GIVEN RECORDS.
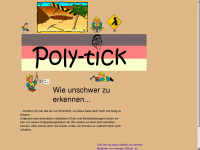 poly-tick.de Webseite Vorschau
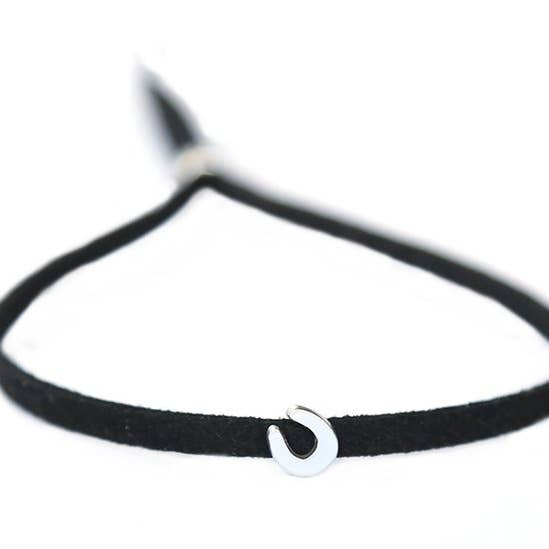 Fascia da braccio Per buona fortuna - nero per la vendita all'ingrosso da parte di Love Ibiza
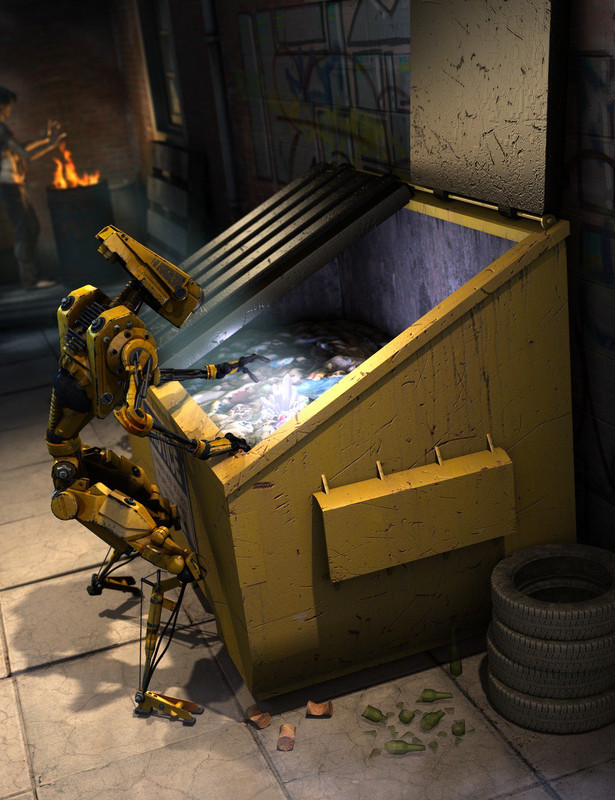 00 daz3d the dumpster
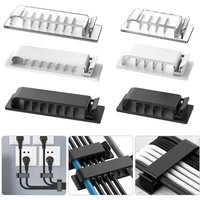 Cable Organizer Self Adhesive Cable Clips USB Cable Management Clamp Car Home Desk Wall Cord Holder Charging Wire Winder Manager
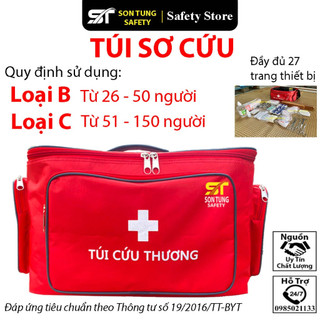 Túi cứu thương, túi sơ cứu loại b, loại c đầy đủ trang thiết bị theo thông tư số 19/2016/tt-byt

WORK ITEM.
Arrange the captions from the five items above as a numbered list, leaving out any blank lines. Include only the caption text, not the pictures.

FINAL ANSWER.
1.  poly-tick.de Webseite Vorschau
2.  Fascia da braccio Per buona fortuna - nero per la vendita all'ingrosso da parte di Love Ibiza
3.  00 daz3d the dumpster
4.  Cable Organizer Self Adhesive Cable Clips USB Cable Management Clamp Car Home Desk Wall Cord Holder Charging Wire Winder Manager
5.  Túi cứu thương, túi sơ cứu loại b, loại c đầy đủ trang thiết bị theo thông tư số 19/2016/tt-byt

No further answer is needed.